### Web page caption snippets
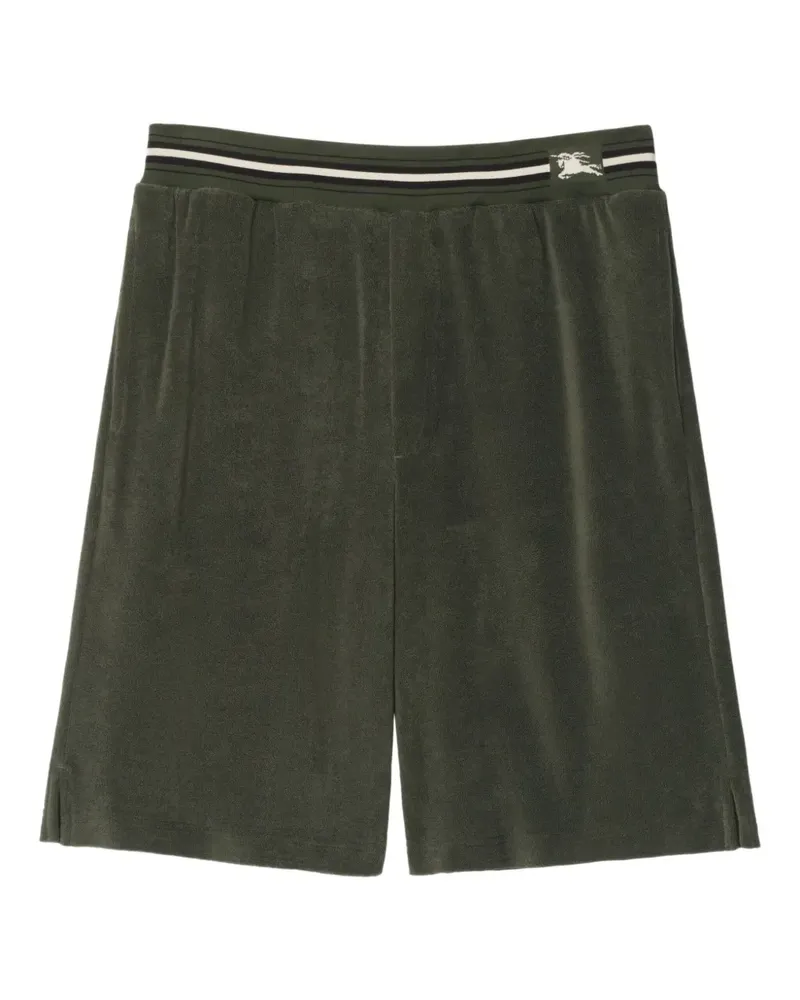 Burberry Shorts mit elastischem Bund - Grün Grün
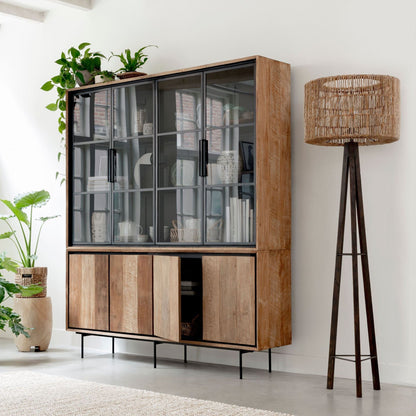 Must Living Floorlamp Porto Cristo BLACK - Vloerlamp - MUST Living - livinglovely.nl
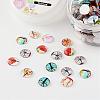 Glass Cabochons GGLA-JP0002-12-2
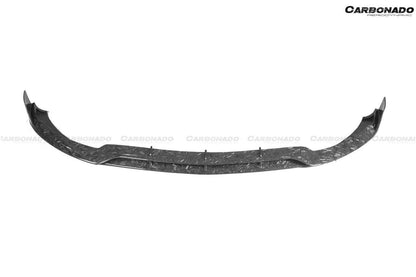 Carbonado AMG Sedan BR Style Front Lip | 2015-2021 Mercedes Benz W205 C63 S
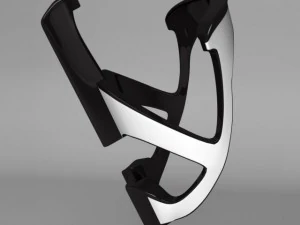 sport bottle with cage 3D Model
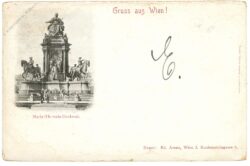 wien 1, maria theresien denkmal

### What you are asked to do
Working from the line with "Carbonado AMG Sedan" down through the last line of the records, give every line again exactly, but no pictures.

### Exercise answer
 Carbonado AMG Sedan BR Style Front Lip | 2015-2021 Mercedes Benz W205 C63 S
 sport bottle with cage 3D Model
 wien 1, maria theresien denkmal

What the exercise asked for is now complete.